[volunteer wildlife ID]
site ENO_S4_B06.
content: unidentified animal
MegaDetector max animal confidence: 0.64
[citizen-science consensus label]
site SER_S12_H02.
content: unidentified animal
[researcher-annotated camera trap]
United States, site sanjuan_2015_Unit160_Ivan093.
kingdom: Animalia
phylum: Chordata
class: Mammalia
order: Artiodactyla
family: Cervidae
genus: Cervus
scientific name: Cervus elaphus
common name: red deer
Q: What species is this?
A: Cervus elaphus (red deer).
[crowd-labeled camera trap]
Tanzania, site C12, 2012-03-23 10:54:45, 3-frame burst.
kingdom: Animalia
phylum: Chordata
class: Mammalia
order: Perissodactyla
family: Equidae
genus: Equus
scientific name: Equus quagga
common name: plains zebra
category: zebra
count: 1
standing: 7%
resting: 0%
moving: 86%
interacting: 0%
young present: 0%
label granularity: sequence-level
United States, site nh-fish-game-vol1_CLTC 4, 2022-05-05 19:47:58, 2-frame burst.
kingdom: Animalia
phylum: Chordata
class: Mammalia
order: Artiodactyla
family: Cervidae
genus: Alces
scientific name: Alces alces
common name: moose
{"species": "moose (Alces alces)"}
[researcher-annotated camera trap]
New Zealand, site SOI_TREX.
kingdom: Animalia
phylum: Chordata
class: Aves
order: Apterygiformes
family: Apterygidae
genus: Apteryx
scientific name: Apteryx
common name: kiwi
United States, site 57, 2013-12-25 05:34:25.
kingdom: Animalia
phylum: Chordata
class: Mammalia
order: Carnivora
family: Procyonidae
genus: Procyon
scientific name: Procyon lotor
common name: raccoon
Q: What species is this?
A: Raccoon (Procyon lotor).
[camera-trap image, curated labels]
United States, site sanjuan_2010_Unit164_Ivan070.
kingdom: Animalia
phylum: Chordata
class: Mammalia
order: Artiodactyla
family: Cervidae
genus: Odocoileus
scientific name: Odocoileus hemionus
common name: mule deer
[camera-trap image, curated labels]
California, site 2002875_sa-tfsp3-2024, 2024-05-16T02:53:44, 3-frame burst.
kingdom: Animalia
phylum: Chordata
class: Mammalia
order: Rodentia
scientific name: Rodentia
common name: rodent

· · · · · · ·

Looking at the material above, say how many of its lines include "scientific", and give nothing besides the number.

7